Bakû benim âşık olduğum bir şehirdir. Çok yazdığım bir şehirdir. Gördüğüm, yeniden yeniden yeniden görmeye can attığım bir şehirdir. Ve Bakû'yu ben Nazım Hikmet'siz hiç düşünemem.
Çünkü Nazım da Bakû'ya âşık olup can atanlardandır. O'nun ilk şiir kitabı "Güneşi İçenlerin Türküsü" 1928 yılında Bakû'da yayımlanmıştır. Şöyle can atar Bakû'ya Nazım: "Moskova'dan yola çıktım bu akşam/Vagonumun kapıları aynalı/Bakû'ya gidiyorum ay balam/Bakû Aslı, ben Kerem/Bakû gençliğim demek/Dost eline emanet ettiğim yürek/İliç'in bulağından içtiğim su/Kardeş sofrasında kestiğim ekmek/yârin yüzünde yıldızların uykusu/Bakû gençliğim demek/Bakû'ya gidiyorum ay balam/Bakû Aslı, ben Kerem."

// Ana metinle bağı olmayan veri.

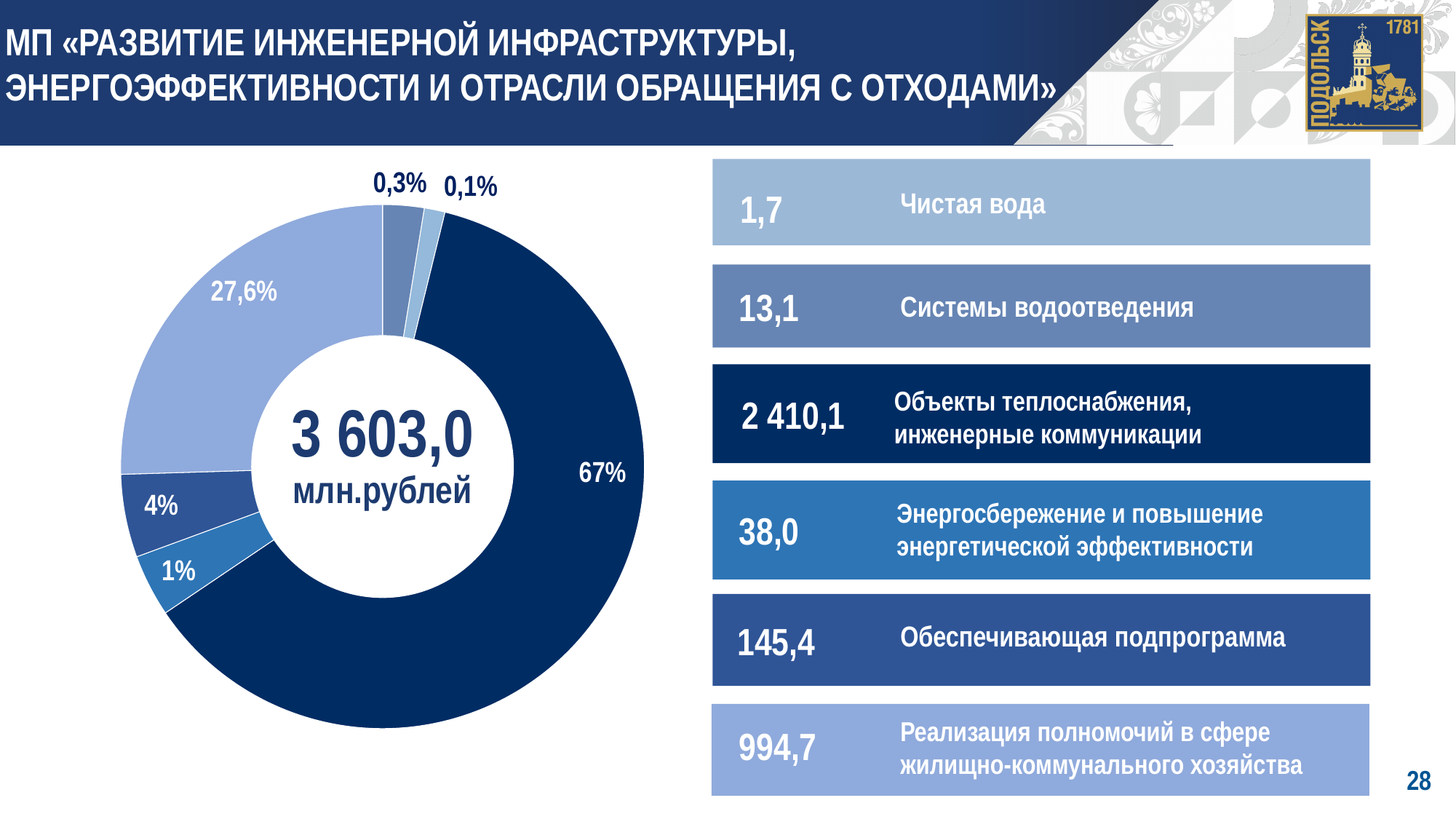
What value is listed for «Объекты теплоснабжения, инженерные коммуникации»? 2 410,1 How many categories are listed in the legend to the right of the donut chart? 6 What is the difference between the values for «Реализация полномочий в сфере жилищно-коммунального хозяйства» and «Обеспечивающая подпрограмма»? 849,3 What is the largest percentage shown on the donut chart? 67% Which is larger: the value for «Системы водоотведения» or for «Энергосбережение и повышение энергетической эффективности»? Энергосбережение и повышение энергетической эффективности What value is listed for «Обеспечивающая подпрограмма»? 145,4 What total value is shown in the centre of the donut chart? 3 603,0 млн.рублей What value is listed for «Чистая вода»? 1,7 What type of chart is shown on the slide? Pie chart (donut) How many slices does the donut chart have? 6 What is the smallest percentage shown on the donut chart? 0,1% What percentage is shown for the second-largest slice of the donut chart? 27,6%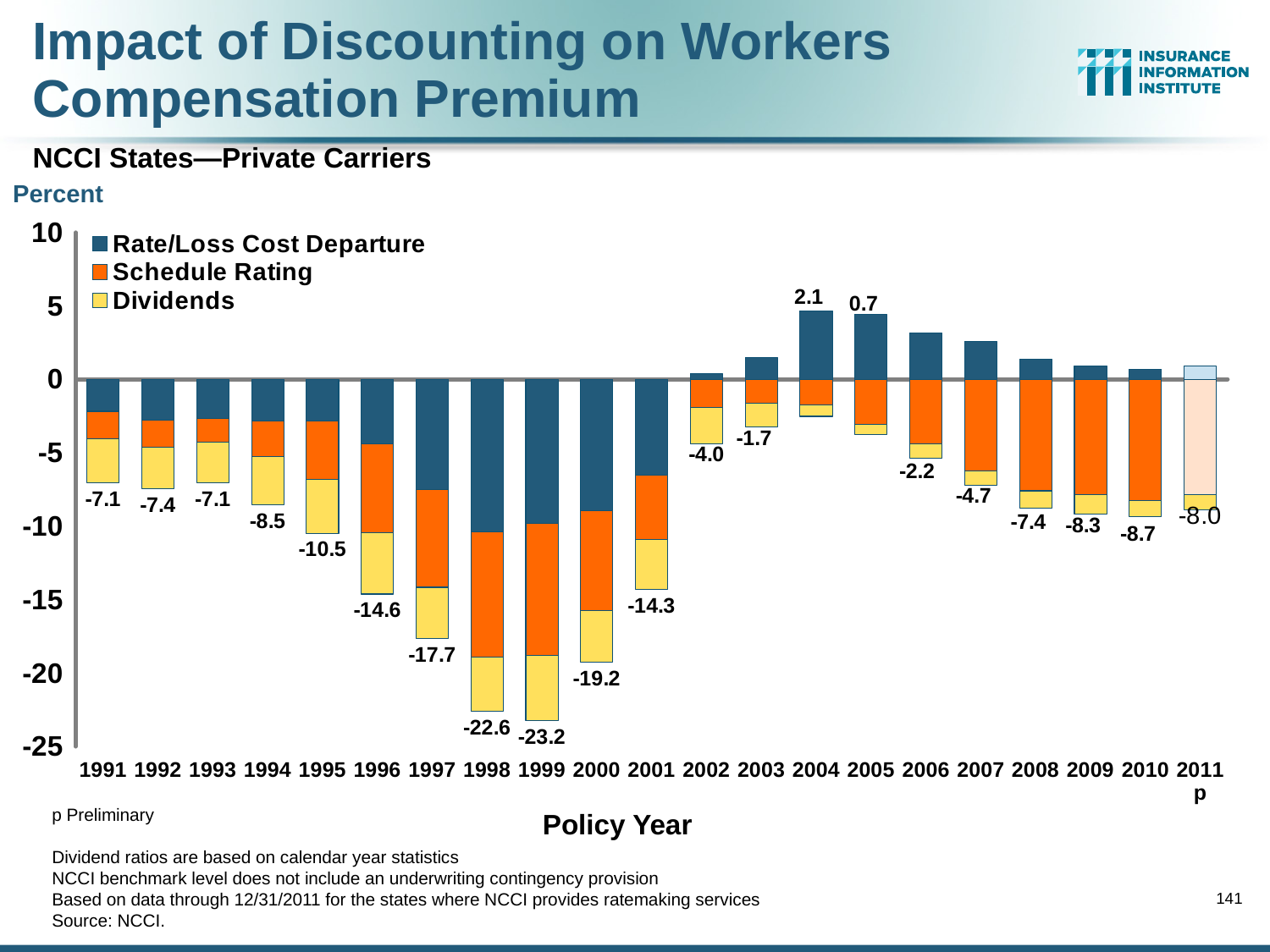
What is the difference between the labeled net totals for 1998 and 1999? 0.6 What is the net total labeled for policy year 2011p? -8.0 Which policy year has the lowest (most negative) labeled net total? 1999 Which policy year has a larger labeled net total, 2004 or 2005? 2004 How many series does the legend list? 3 What is the net total labeled for policy year 1999? -23.2 Which policy year has the highest labeled net total? 2004 What kind of chart is shown on the slide? Stacked bar chart How many policy years are shown on the x axis? 21 Do the labeled net totals rise or fall from 1991 to 1999? Fall What is the net total labeled for policy year 2004? 2.1 What is the difference between the labeled net totals for 2009 and 2010? 0.4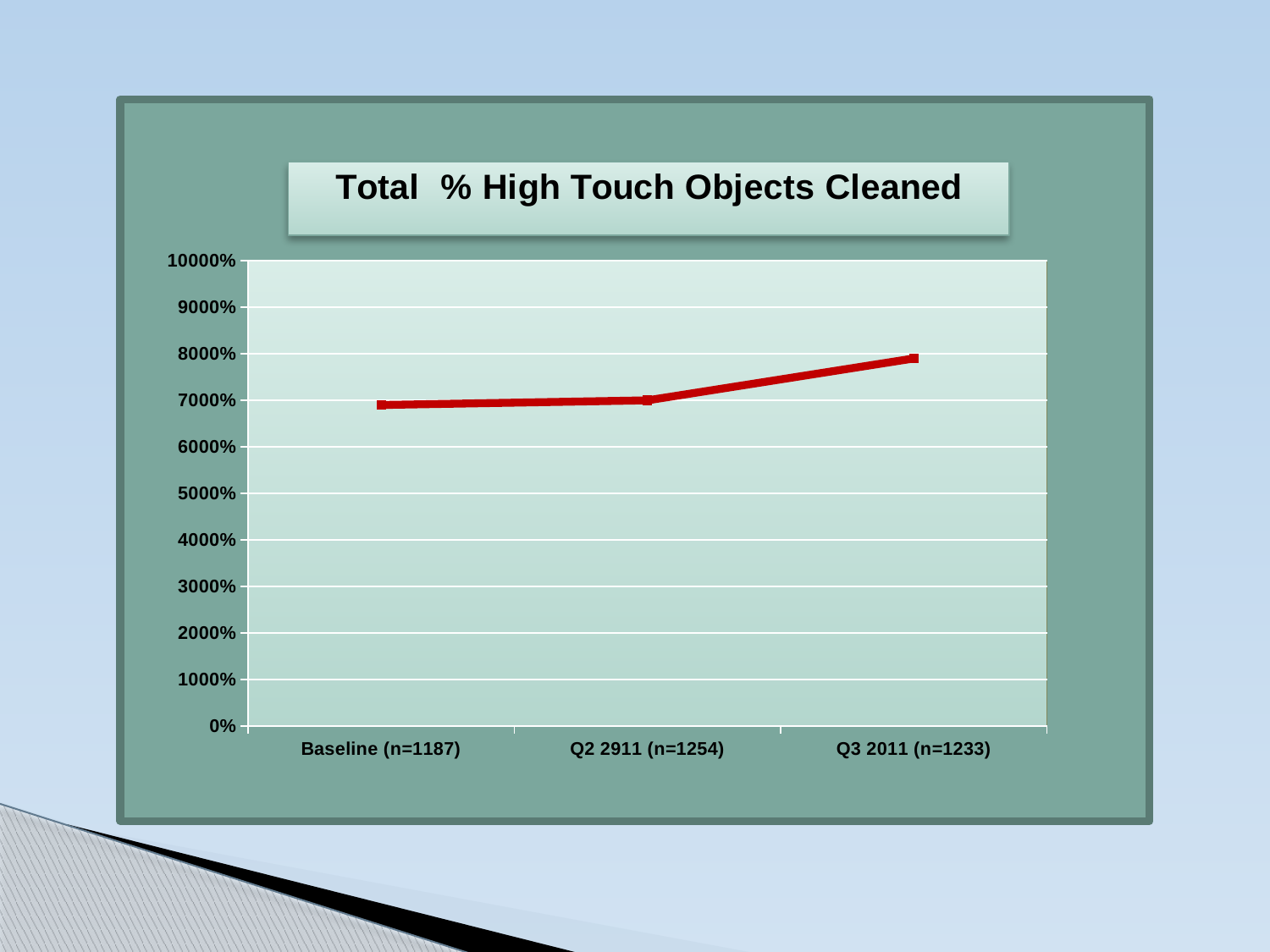
Do the values rise or fall from Baseline to Q3 2011 along the x axis? rise What colour is the plotted line? red Is the value for Q2 2911 (n=1254) greater or less than 8000%? less What kind of chart is shown on the slide? line chart Which is larger, the value for Baseline (n=1187) or the value for Q3 2011 (n=1233)? Q3 2011 (n=1233) How many data points are plotted on the line? 3 Is the value for Baseline (n=1187) greater or less than 6000%? greater Which category has the highest value? Q3 2011 (n=1233) Is the value for Baseline (n=1187) greater or less than 8000%? less What is the title of the chart? Total % High Touch Objects Cleaned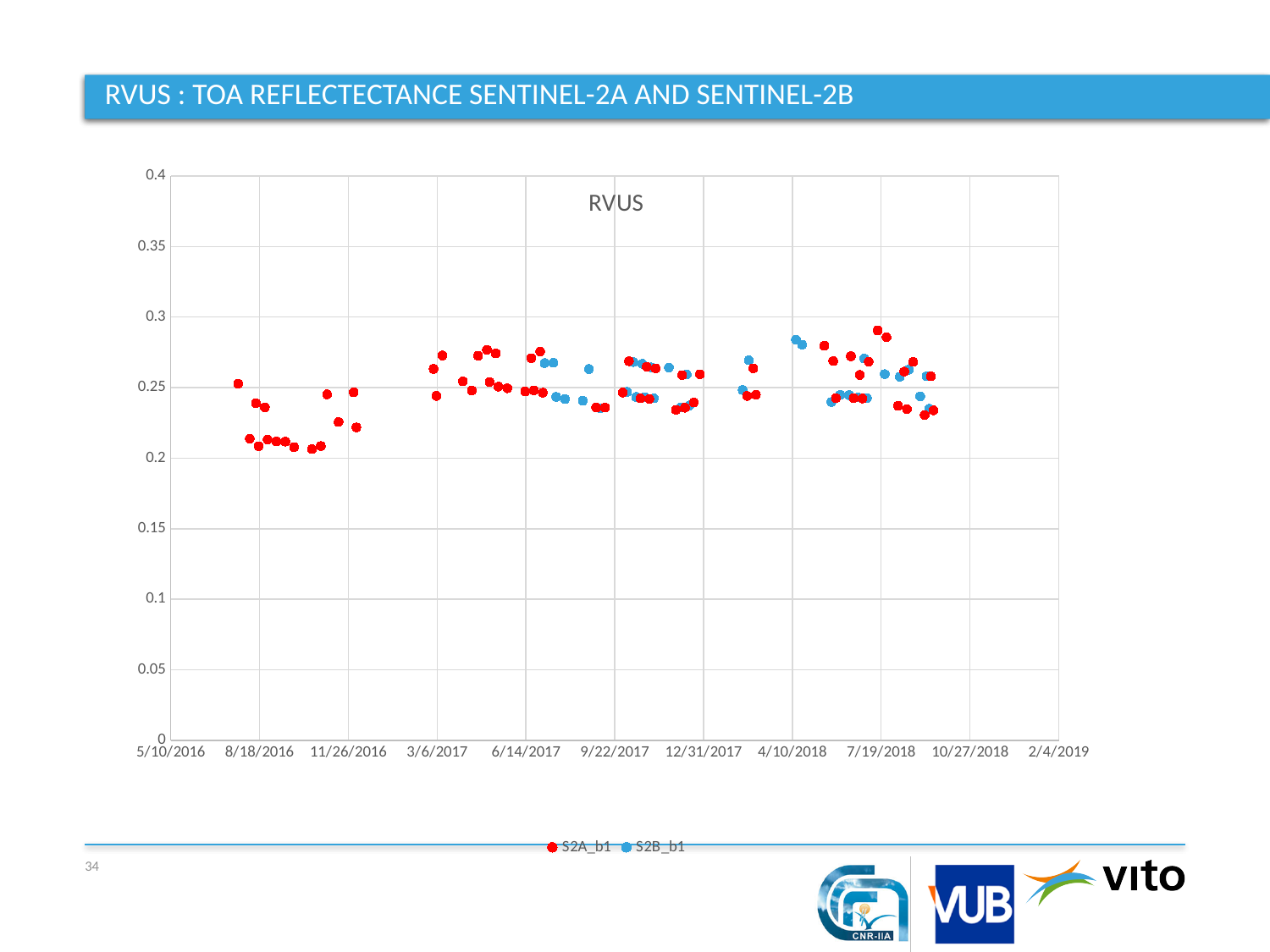
Which series has data points in 2016, before any points of the other series appear? S2A_b1 Are all plotted values in the chart greater or less than 0.15? greater Which series contains the lowest plotted values in the chart? S2A_b1 Are all plotted values in the chart greater or less than 0.3? less What is the first date label on the x axis? 5/10/2016 How many series does the legend list? 2 What is the title shown inside the chart area? RVUS What are the names of the two series in the legend? S2A_b1 and S2B_b1 Is the lowest plotted value in the chart greater or less than 0.25? less What kind of chart is shown on the slide? scatter chart What is the maximum value shown on the y axis? 0.4 What is the last date label on the x axis? 2/4/2019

Ve bir an gelir geceleyin bakarken Bakû'ya Boğaziçi gelir yâdına:
"Geceleyin yıldızsız ağır denize kadar/geceleyin zifiri karanlıkta/güneşli buğday tarlasıdır Bakû şehri//Tepedeyim/avuç avuç çarpar yüzüme ışık taneleri/havada rast peşrevi Boğaziçi suları gibi akar//Tepedeyim/uzaklaşır uçsuz bucaksız ayrılıkta/bir sal gibi yüreğim/gider anıların ötesine/yıldızsız ağır denize kadar/zifiri karanlıkta."
Bakû yalnız şiirler demek değildir elbet, tarihi ile bilmek gerek, çünkü Bakû tarihi ile de muazzam bir şehirdir.
Yedi sekiz yıl kadar oluyor akademisyen Nesrin Sarıahmetoğlu Karagür'ün "Petrolün Sihirli Dünyası Bakû" adlı değerli kitabını bu köşeden tanıtalı (IQ Kültür-Sanat Yayınları). Özel değerde bir araştırma-inceleme yapıttı. Kitaplığımın Türk Dünyası bölümünün en gözde kitaplarımdan biridir. Tekrar anımsatıyorum ve bu kitabı okumanızı yeniden diliyorum.